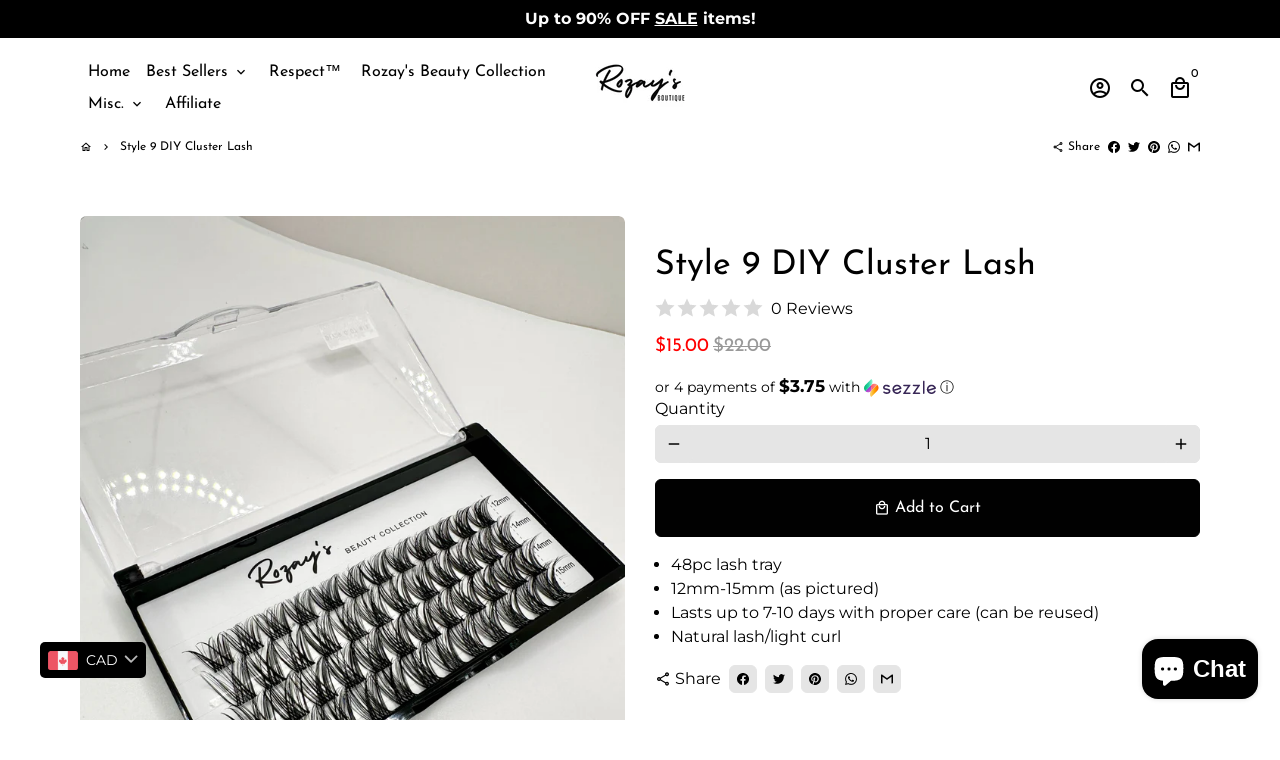

--- FILE ---
content_type: application/x-javascript
request_url: https://app.sealsubscriptions.com/shopify/public/status/shop/rozays-boutique-llc.myshopify.com.js?1768712959
body_size: -369
content:
var sealsubscriptions_settings_updated='1762397370';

● ● ● ● ●

**WHAT IS NEEDED:** Return all of the entries word for word, but omit the pictures.

**OUTPUT OF THE TASK:**
--- FILE ---
content_type: application/x-javascript
request_url: https://app.sealsubscriptions.com/shopify/public/status/shop/rozays-boutique-llc.myshopify.com.js?1768712959
body_size: -369
content:
var sealsubscriptions_settings_updated='1762397370';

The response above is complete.